# Almost done cycling, next steps



## dhubhain (Jan 15, 2012)

FOWLR tank only for now. May become a reef tank after a year or so.

My live rock/sand is done cycling. I'm getting an occasional spike of NO3 that jumps from 5-7 up to 10 or 15ppm but my ammonia is stable @ 0.5ppm (with an occasional drop down to 0.25ppm) and NO2 dropping consistently (now between 1 and 2 ppm). So I'm placing my order with my LFS for a CUC which should be here Friday.

30 gallon tank, Here's what I was thinking:

Weeks 1 & 2:
5 tochus snails & 5 red-legged hermits (and a few extra shells so the hermits don't go after the snails). Supplement with dry fish food that came with the tank every 3-4 days depending on how well they're doing with the diatoms and hair algae.

Week 3: 
5 more of both, a fire shrimp or a peppermint and a pom pom crab (I confess the pom pom is more for show). I think I'll get my first fish around this time so the shrimp is more for the fish than anything else.

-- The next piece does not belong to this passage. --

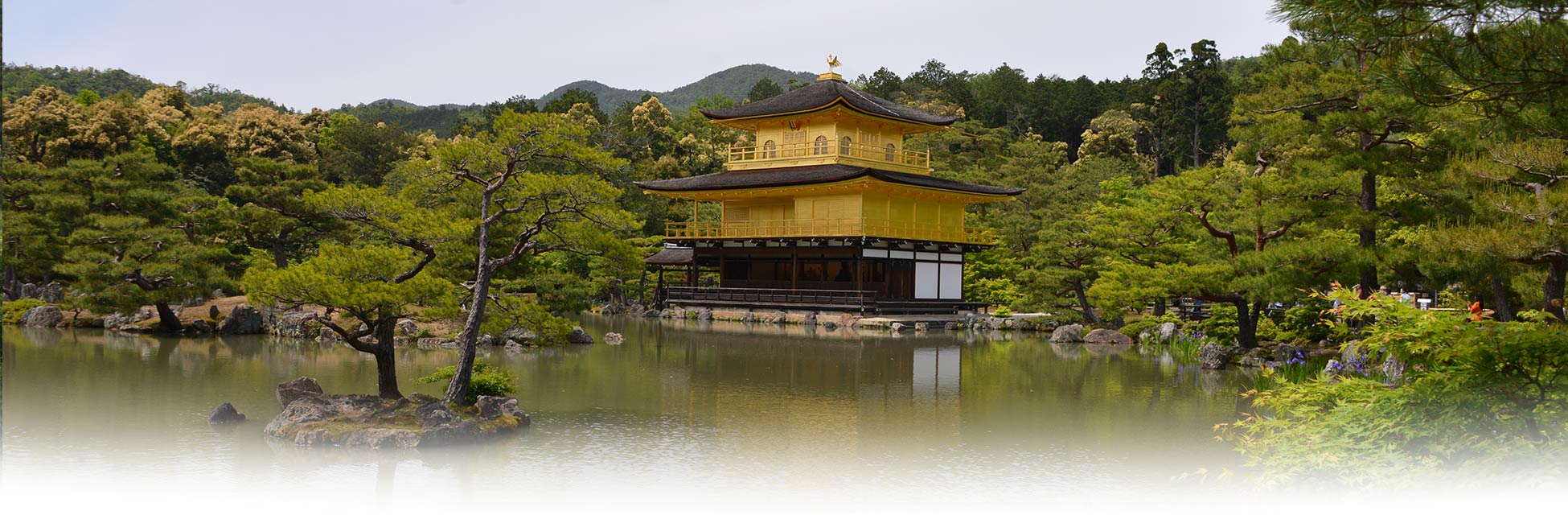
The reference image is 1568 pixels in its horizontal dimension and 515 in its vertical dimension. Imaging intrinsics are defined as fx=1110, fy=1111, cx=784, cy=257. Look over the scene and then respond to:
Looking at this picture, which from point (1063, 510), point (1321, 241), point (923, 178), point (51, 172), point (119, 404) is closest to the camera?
point (1063, 510)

Does anyone else have one of these Pom Poms? Are they good sand cleaners (I so can't wait to see it mop the sand floor)

Week 5:
More fish so I plan on another fire shrimp and a peppermint. I may also pick up a cucumber if it looks like the crabs aren't doing a good job around the LR base.

I have a few mounds and hills in my sand. I have 4 inches in the back, 3 inches in the front corners and 2 inches in the front center of the tank. Should I get something to borrow into the sand (like a star) once all of this is established or do I not have enough sand to worry about it?


----------



## dhubhain (Jan 15, 2012)

I should also add, I was thinking of 2 or 3 cleaner clams. But its more for show than anything else. I did hear they do a great job converting nitrogen products to oxygen. Anyone have any luck with them? Any suggestions?


----------